I struggled with Amaryllis in Blueberry for a number of reasons, primary among them the fact that it reads like a shallower imitation of The Poisonwood Bible. I loved that book when I read it in high school and I have even managed to read it again since, a rarity for books I read in those days. It has stuck with me over the years in a big way, enough that the parallels between these books, with the divided family of daughters, one vain, one religious, the super-religious father, all heading to Africa on said father’s initiative, struck me at once. In that book, I was swept away by how the characters grew and developed, how Africa changed them in ways both good and bad.
Christina Meldrum appears to be trying for the same effect here, and while I enjoyed the book as I was reading it, just a day away from it has made me question it. It certainly did not have a similar effect on me, and I’m sure that’s in part because I didn’t care for the characters. They all seemed very self-absorbed, not unrealistic, but people I couldn’t relate to. Even Amaryllis, the title character, is a vague and shadowy girl.
One thing I did very much appreciate, though, was the characters’ efforts to break free of boxes, particularly Grace. She knows that because she is beautiful and blonde that she doesn’t have to be smart and that people in fact expect her to be dumb and make mistakes. So, even though she was clever as a child, she begins to rely on her beauty and becomes the stereotype that others expect. Some of the events in Africa help her to realize that she doesn’t have to be that way, that she shouldn’t put others in the boxes she hates herself, and that she can be both smart and beautiful.
I also think part of the problem is that the book is too short for what it’s trying to do.
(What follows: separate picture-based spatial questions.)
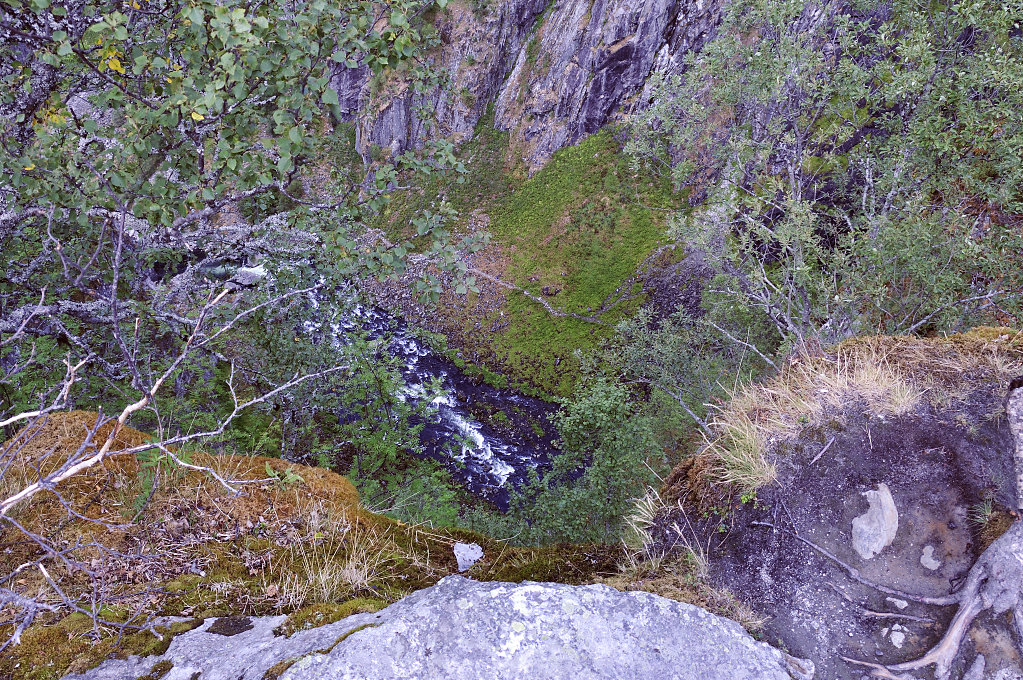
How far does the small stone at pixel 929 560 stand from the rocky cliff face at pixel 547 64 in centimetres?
1778

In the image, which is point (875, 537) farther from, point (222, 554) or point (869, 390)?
point (222, 554)

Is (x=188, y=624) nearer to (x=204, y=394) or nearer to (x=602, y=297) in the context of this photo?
(x=204, y=394)

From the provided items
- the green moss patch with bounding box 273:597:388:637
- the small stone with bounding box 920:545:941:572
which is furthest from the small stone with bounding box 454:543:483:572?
the small stone with bounding box 920:545:941:572

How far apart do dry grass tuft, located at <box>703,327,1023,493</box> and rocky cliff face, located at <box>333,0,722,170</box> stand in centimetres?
1634

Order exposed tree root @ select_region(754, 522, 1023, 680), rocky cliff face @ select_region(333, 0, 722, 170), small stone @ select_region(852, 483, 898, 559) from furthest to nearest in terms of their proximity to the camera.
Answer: rocky cliff face @ select_region(333, 0, 722, 170)
small stone @ select_region(852, 483, 898, 559)
exposed tree root @ select_region(754, 522, 1023, 680)

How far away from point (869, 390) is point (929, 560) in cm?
124

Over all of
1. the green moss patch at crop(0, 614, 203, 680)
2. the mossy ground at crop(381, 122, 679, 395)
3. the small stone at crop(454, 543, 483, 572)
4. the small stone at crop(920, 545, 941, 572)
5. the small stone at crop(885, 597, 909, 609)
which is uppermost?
the small stone at crop(920, 545, 941, 572)

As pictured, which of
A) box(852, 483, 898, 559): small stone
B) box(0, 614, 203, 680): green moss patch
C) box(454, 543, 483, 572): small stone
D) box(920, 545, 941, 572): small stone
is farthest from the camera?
box(454, 543, 483, 572): small stone

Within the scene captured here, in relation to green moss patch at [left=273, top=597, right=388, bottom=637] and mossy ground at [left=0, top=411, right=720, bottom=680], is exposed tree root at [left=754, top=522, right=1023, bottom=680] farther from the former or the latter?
green moss patch at [left=273, top=597, right=388, bottom=637]

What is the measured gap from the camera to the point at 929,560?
321 centimetres

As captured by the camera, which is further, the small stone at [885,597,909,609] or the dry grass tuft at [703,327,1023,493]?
the dry grass tuft at [703,327,1023,493]

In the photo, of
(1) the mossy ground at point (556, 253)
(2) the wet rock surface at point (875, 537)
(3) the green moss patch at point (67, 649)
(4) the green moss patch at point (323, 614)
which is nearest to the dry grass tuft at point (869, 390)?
(2) the wet rock surface at point (875, 537)

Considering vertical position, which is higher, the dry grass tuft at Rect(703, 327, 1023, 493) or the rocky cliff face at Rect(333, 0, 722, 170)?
the rocky cliff face at Rect(333, 0, 722, 170)

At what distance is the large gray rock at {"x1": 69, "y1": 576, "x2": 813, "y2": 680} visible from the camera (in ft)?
8.36
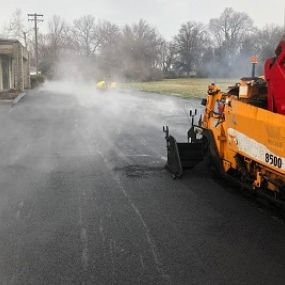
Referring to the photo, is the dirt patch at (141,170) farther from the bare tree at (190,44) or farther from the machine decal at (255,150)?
the bare tree at (190,44)

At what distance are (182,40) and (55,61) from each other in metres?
46.1

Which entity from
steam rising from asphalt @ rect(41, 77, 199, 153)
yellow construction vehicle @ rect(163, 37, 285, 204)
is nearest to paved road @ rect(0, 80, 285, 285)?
yellow construction vehicle @ rect(163, 37, 285, 204)

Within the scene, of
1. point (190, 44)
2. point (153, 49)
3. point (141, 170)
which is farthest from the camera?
point (153, 49)

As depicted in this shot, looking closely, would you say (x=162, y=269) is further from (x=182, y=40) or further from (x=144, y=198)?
(x=182, y=40)

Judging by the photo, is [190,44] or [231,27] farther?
[190,44]

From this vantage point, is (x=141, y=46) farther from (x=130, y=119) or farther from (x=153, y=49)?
(x=130, y=119)

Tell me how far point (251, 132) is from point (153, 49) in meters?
25.8

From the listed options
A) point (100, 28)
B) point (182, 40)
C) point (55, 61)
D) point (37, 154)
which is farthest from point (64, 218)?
point (55, 61)

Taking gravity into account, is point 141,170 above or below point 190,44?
below

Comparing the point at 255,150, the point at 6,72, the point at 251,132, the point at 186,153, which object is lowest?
the point at 186,153

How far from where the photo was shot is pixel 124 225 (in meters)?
5.93

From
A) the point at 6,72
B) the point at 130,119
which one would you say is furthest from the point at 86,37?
the point at 130,119

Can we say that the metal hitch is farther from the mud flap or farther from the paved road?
the paved road

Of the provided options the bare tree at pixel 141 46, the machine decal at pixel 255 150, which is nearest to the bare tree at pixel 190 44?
the machine decal at pixel 255 150
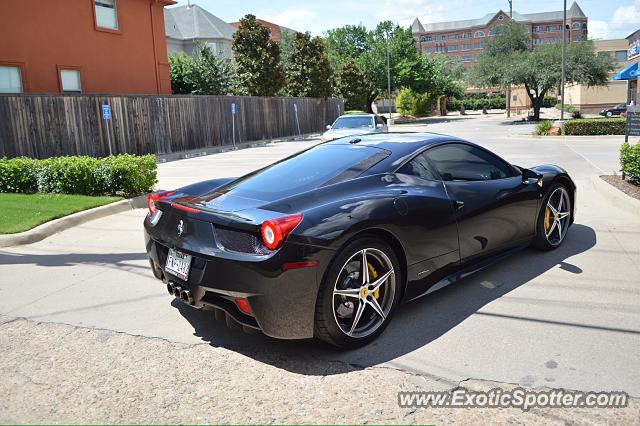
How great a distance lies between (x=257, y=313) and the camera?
3510 millimetres

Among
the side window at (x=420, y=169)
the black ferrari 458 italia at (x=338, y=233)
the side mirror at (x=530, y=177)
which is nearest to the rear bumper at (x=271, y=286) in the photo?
the black ferrari 458 italia at (x=338, y=233)

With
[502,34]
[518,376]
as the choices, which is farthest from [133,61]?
[502,34]

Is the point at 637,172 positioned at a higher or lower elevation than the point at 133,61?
lower

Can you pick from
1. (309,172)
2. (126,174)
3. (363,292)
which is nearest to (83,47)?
(126,174)

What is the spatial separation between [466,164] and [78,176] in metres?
7.46

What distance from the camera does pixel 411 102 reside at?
203 feet

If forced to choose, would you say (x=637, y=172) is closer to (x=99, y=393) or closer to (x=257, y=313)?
(x=257, y=313)

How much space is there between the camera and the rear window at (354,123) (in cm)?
1930

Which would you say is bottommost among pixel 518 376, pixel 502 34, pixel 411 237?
pixel 518 376

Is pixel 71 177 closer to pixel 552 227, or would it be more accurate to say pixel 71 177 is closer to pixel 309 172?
pixel 309 172

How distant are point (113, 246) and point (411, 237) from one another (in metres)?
4.41

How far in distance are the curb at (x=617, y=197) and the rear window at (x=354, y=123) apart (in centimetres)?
989

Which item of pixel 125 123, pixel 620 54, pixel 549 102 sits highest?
pixel 620 54

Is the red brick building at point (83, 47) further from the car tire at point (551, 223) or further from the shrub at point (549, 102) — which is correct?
the shrub at point (549, 102)
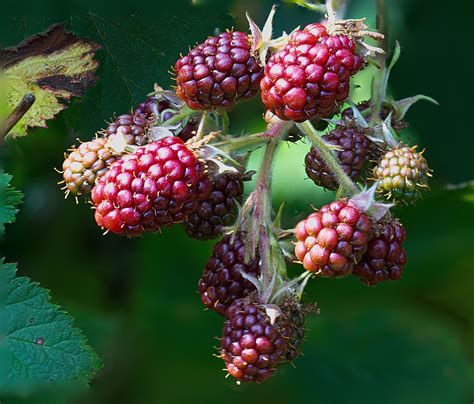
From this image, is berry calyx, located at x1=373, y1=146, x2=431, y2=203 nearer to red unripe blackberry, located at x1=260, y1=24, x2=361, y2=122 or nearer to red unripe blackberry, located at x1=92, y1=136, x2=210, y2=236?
red unripe blackberry, located at x1=260, y1=24, x2=361, y2=122

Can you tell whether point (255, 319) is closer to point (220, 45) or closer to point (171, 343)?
point (220, 45)

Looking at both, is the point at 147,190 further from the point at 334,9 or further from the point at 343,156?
the point at 334,9

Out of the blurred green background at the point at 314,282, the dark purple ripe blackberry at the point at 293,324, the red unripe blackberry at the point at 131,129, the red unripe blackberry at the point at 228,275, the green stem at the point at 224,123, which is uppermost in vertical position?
the red unripe blackberry at the point at 131,129

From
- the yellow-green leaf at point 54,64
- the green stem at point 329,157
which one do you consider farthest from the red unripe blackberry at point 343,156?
the yellow-green leaf at point 54,64

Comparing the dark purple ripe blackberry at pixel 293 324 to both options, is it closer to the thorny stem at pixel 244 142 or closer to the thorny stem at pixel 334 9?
the thorny stem at pixel 244 142

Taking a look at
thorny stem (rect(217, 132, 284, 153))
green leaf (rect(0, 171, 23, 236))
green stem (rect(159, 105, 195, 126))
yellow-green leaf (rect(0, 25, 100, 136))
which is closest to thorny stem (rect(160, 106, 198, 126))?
green stem (rect(159, 105, 195, 126))
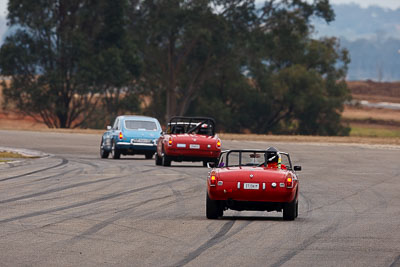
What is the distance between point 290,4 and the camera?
6788cm

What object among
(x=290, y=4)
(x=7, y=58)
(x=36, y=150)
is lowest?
(x=36, y=150)

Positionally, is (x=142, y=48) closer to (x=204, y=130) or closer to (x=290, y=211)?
(x=204, y=130)

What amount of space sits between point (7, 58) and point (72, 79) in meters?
5.15

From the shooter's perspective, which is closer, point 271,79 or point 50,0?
point 50,0

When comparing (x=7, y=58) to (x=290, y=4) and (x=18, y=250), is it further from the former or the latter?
(x=18, y=250)

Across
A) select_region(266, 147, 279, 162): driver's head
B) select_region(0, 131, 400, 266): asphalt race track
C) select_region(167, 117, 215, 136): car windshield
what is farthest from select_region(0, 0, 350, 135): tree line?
select_region(266, 147, 279, 162): driver's head

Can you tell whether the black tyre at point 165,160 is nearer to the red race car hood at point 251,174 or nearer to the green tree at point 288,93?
the red race car hood at point 251,174

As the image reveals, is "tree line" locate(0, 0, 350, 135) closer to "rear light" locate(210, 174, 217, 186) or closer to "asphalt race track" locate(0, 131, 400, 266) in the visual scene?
"asphalt race track" locate(0, 131, 400, 266)

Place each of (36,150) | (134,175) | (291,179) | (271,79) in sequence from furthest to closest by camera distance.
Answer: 1. (271,79)
2. (36,150)
3. (134,175)
4. (291,179)

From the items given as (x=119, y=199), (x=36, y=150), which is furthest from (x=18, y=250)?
(x=36, y=150)

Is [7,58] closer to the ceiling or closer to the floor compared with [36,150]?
closer to the ceiling

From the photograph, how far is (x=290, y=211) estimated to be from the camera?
13.6m

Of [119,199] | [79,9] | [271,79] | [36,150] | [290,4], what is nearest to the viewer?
[119,199]

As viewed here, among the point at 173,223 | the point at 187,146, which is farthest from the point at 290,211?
the point at 187,146
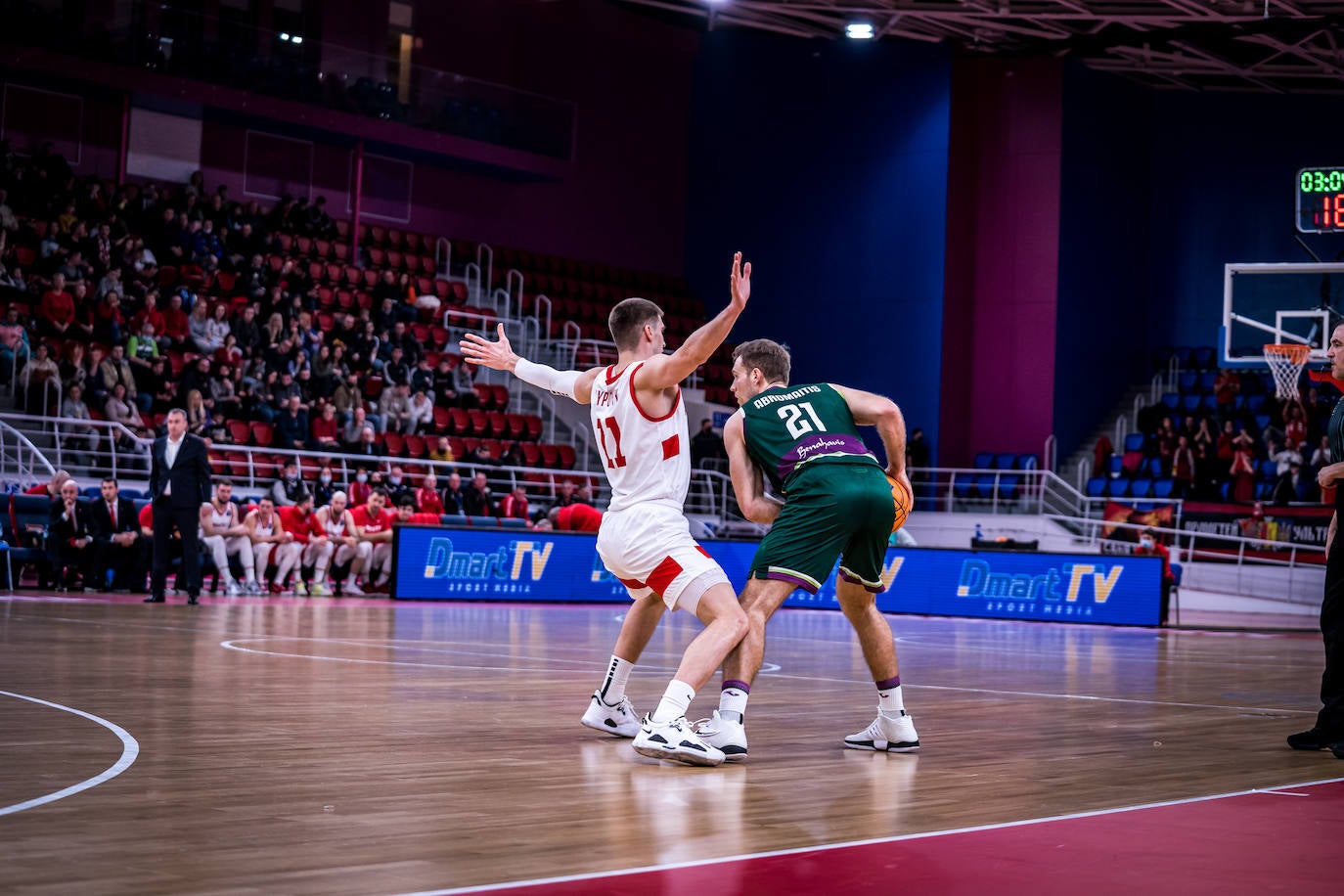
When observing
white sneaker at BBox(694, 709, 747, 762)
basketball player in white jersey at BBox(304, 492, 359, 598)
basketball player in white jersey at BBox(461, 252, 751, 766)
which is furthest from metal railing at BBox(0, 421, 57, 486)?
white sneaker at BBox(694, 709, 747, 762)

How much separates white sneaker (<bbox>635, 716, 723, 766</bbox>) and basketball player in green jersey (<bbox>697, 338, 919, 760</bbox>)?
58 centimetres

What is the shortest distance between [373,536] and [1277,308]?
2040 cm

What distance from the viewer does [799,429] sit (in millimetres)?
6875

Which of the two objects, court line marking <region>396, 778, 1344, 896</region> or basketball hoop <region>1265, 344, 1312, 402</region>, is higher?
basketball hoop <region>1265, 344, 1312, 402</region>

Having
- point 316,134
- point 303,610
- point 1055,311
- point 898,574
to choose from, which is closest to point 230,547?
point 303,610

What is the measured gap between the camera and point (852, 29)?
28766 mm

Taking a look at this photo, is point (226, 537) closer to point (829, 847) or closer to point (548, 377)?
point (548, 377)

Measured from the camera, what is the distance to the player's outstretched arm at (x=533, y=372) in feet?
23.6

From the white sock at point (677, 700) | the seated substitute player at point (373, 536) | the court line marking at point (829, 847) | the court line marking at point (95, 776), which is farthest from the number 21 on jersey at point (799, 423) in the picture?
the seated substitute player at point (373, 536)

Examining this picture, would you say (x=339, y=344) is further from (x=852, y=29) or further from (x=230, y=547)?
(x=852, y=29)

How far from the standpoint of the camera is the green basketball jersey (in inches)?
270

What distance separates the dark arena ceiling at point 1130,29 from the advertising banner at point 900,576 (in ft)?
35.9

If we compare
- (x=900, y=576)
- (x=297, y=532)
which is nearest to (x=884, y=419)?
(x=297, y=532)

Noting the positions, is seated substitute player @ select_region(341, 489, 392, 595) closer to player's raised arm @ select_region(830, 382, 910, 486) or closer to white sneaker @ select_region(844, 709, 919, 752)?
player's raised arm @ select_region(830, 382, 910, 486)
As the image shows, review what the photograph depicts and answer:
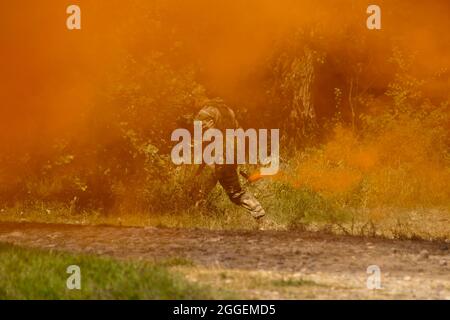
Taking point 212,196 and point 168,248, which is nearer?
point 168,248

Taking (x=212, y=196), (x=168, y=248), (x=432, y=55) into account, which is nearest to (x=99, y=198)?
(x=212, y=196)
The narrative skips around between a huge number of characters, a real problem when their chapters are only a couple of pages long, and it’s difficult to get to know any of them particularly well. Some of the storylines seemed unnecessary, like Clara’s, and at times I felt irritated that the book led me to think in one direction just to provide an ‘a-ha!’ moment at the end. It felt cheap to me because the book wasn’t powerful enough to deliver an ‘a-ha!’ moment on its own. The writing was lovely, but in the end I just didn’t connect with it.